Task description
Show only those lines of the entries where the string "side" is found.

Data for review
BEGIN
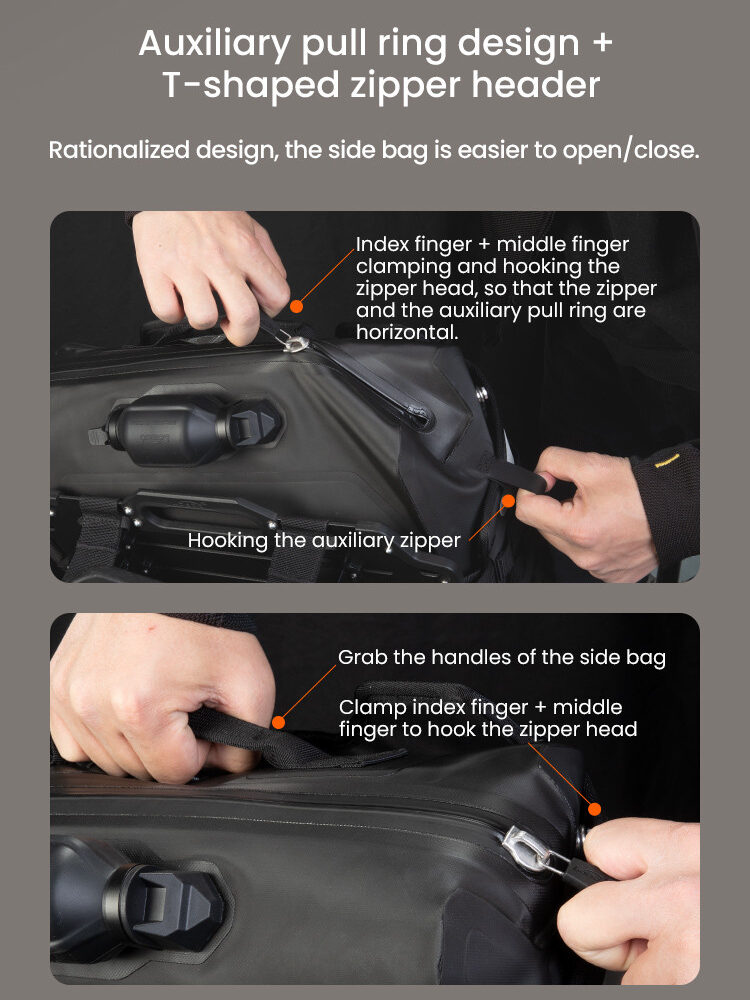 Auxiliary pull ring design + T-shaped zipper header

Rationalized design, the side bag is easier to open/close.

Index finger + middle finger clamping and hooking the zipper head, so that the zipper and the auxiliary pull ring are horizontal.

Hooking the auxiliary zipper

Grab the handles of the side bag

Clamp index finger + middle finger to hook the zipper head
END
BEGIN
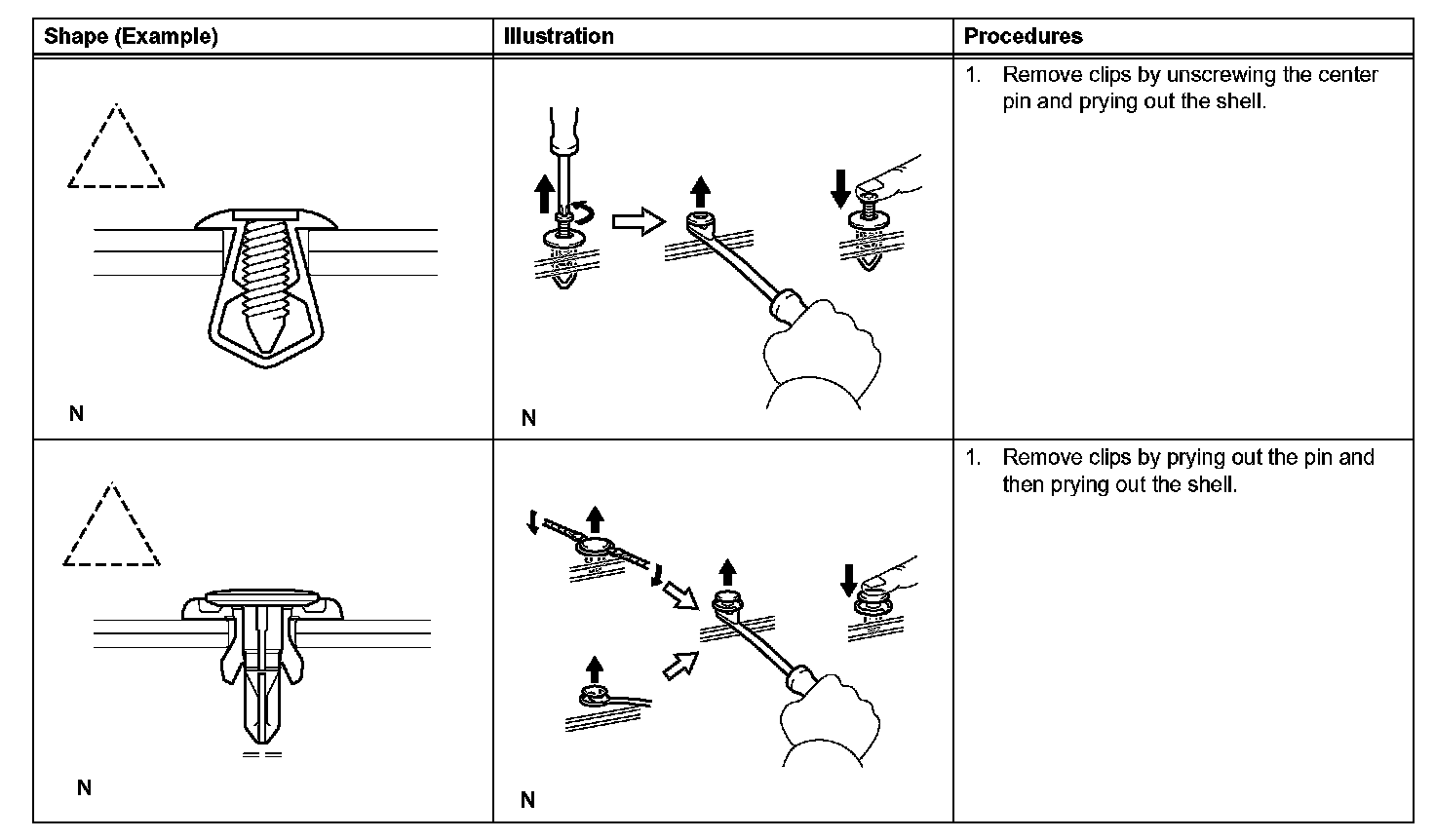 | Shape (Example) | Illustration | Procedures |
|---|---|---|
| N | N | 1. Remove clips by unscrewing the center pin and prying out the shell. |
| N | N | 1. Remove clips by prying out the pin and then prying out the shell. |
END
Output for this exercise
Rationalized design, the side bag is easier to open/close.
Grab the handles of the side bag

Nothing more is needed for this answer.